Or do you mean a normal subplot consisting of several (in principle not connected) plots in a single graphic? Those are also supported, but their use is not perfectly nice yet. One has to make use of ginger functionality directly.

An example inspired by: https://staff.fnwi.uva.nl/r.vandenboomgaard/SP20162017/SystemsSignals/plottingsignals.html

import ggplotnim, seqmath, math, sequtils, complex, ginger
let t = linspace(-0.02, 0.05, 1000)
let y1 = t.mapIt(exp(im(2'f64) * Pi * 50 * it).re)
let y2 = t.mapIt(exp(im(2'f64) * Pi * 50 * it).im)
let df = seqsToDf({ "t" : t,
                    "Re x(t)" : y1,
                    "Im x(t)" : y2 })
let plt1 = ggcreate(
  ggplot(df, aes("t", "Re x(t)")) +
    geom_line() +
    xlim(-0.02, 0.05) +
    ggtitle("Real part of x(t)=e^{j 100 π t}"),
  width = 800, height = 300
)
let plt2 = ggcreate(
  ggplot(df, aes("t", "Im x(t)")) +
    geom_line() +
    xlim(-0.02, 0.05) +
    ggtitle("Imaginary part of x(t)=e^{j 100 π t}"),
  width = 800, height = 300
)
# combine both into a single viewport to draw as one image
var plt = initViewport(wImg = 800, hImg = 600)#wImg = 800.0, hImg = 800)
plt.layout(1, rows = 2)
# embed the finished plots into the the new viewport
plt.embedAt(0, plt1.view)
plt.embedAt(1, plt2.view)
plt.draw("real_imag_subplot.pdf")

Which produces the following plot: https://gist.github.com/Vindaar/5292d4d9b8fb667e3eb27061627dbbfe#gistcomment-3225762

Another example can be found here: https://gist.github.com/Vindaar/fc158afbc75627260aed90264398e473

If you have something else in mind, let me know!

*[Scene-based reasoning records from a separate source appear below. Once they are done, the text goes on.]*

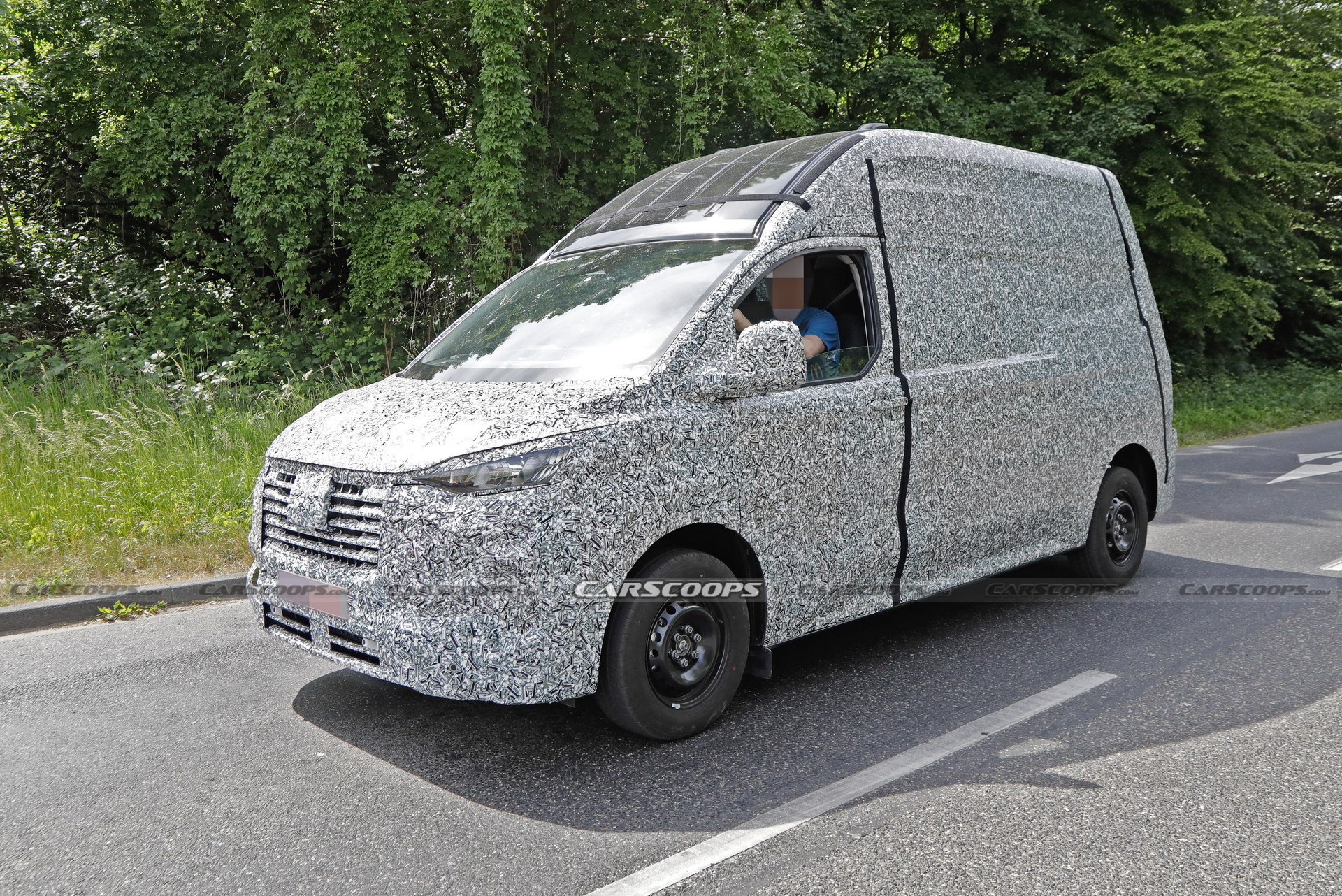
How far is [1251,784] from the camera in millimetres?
3635

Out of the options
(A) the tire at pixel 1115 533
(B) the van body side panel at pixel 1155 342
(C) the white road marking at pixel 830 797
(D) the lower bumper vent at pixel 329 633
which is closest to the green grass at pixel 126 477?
(D) the lower bumper vent at pixel 329 633

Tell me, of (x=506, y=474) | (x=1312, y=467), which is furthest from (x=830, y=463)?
(x=1312, y=467)

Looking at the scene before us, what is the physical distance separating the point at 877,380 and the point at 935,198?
3.68 feet

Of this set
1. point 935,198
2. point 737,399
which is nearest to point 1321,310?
point 935,198

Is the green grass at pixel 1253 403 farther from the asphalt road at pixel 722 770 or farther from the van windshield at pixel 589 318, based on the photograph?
the van windshield at pixel 589 318

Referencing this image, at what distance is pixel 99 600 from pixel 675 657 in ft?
12.4

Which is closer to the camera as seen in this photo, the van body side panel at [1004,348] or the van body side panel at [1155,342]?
the van body side panel at [1004,348]

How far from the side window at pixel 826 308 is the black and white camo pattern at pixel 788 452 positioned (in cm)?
7

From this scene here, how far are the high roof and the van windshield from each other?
0.37 ft

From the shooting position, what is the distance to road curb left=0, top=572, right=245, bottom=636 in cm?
566

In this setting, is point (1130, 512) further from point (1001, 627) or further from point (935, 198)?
point (935, 198)

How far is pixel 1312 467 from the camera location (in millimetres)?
11719

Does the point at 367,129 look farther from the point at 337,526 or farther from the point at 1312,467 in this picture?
the point at 1312,467

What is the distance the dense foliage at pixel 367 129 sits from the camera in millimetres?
12164
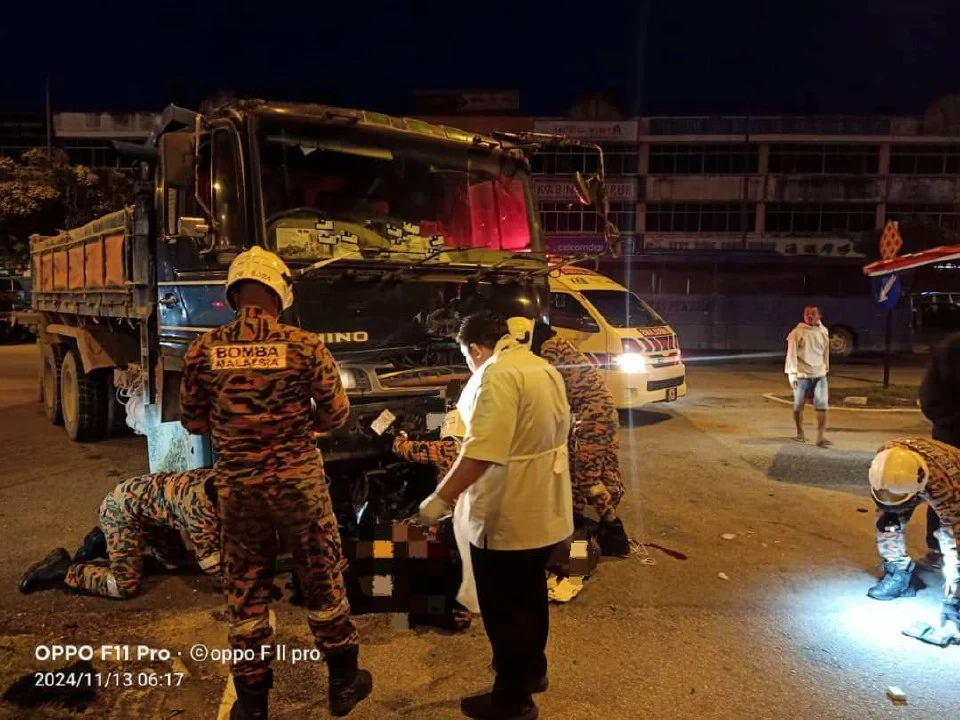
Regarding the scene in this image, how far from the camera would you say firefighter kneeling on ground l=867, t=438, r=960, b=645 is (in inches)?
150

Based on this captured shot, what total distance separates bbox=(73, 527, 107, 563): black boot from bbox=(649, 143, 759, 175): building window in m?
30.9

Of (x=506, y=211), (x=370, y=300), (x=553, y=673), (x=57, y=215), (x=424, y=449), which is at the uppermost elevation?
(x=57, y=215)

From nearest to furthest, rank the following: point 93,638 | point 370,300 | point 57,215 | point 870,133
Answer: point 93,638 < point 370,300 < point 57,215 < point 870,133

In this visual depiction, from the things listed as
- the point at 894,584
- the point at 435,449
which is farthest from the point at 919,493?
the point at 435,449

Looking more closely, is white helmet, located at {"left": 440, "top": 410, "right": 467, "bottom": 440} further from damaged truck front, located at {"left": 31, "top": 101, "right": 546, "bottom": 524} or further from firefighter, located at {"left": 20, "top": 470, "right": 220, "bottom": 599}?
firefighter, located at {"left": 20, "top": 470, "right": 220, "bottom": 599}

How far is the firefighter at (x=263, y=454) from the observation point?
9.31 feet

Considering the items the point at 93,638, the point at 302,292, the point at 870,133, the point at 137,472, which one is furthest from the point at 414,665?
the point at 870,133

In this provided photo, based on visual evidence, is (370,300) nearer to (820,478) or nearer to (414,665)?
(414,665)

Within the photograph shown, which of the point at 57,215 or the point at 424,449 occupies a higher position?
the point at 57,215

didlybom (orginal) [2020-03-25T09:35:10+01:00] view original

Thank you for your detailed explanation of the current situation and how you got there. I hope you can find a way to improve the interoperability story of this promising library.

Regarding the performance of the library I’d say that to me the most important requirement is to be able to plot huge amounts of data. Ideally, hundreds of thousands, even millions of points should not be a problem and should not take more than a few seconds to plot (the less time the better of course :-) ). Being able to update the plot a few times per second (with a reasonably small dataset and simple plot) would be nice too (but not need to achieve tens of FPS or something like that IMHO).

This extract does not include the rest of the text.